* Stated problem: Copy everything from the start of the lines down to the line containing "3.07 metres", requests included. Add -5 to every distance and coordinate in the answers.

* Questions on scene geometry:
▼▼▼

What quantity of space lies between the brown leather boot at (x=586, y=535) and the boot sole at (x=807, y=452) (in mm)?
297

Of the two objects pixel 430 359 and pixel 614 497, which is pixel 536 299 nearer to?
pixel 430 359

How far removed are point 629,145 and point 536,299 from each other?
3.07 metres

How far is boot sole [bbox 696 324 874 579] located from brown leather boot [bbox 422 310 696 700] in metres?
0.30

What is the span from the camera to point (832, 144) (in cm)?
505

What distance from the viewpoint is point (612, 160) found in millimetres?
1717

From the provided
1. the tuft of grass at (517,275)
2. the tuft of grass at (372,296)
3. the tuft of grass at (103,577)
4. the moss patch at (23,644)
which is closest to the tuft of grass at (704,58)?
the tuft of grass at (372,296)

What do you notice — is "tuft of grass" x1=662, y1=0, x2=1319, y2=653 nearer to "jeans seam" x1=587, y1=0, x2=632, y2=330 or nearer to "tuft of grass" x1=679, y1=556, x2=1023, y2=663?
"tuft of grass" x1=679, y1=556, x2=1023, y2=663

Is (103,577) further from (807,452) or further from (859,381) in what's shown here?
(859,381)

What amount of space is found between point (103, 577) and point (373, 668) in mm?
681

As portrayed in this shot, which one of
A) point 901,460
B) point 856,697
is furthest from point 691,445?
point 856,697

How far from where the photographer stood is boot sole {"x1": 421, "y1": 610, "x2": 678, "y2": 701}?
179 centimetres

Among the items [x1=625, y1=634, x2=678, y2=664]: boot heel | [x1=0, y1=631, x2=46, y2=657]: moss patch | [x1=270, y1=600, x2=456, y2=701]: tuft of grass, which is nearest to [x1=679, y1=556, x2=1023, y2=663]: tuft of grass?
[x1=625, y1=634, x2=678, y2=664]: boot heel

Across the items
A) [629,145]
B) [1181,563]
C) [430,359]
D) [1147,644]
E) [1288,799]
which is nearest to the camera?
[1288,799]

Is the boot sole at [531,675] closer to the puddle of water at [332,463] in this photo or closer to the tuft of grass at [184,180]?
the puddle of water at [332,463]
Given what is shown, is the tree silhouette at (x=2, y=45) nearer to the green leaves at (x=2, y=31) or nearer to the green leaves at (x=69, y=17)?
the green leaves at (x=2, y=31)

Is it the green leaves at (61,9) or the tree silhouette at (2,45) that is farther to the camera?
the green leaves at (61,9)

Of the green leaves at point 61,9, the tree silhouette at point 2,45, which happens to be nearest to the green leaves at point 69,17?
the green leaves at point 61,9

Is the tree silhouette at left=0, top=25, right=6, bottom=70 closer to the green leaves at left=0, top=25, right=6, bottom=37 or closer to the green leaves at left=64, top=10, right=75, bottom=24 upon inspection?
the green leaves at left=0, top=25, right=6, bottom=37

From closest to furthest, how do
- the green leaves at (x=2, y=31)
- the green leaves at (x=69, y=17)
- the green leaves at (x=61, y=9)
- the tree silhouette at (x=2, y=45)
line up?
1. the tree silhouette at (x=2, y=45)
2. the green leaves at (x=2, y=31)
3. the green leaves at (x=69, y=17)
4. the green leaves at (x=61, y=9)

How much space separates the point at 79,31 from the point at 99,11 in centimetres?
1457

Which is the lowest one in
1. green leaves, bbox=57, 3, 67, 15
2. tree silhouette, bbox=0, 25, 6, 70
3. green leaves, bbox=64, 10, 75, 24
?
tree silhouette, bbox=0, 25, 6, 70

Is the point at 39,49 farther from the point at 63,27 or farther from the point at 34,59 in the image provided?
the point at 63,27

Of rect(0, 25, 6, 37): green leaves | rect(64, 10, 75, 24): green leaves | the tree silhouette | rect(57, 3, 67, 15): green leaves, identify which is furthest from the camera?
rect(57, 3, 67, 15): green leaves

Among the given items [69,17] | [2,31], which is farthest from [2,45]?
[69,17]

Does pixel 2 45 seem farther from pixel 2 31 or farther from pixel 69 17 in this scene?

▲▲▲

* Right answer:
What quantity of space lies between the brown leather boot at (x=586, y=535) and the boot sole at (x=807, y=452) (in mm)?
292

Of the two objects pixel 430 359 and pixel 614 497, which is pixel 536 299 nearer to?
pixel 425 354

How far removed are point 629,145 and point 536,299 from each other?
-1.93 metres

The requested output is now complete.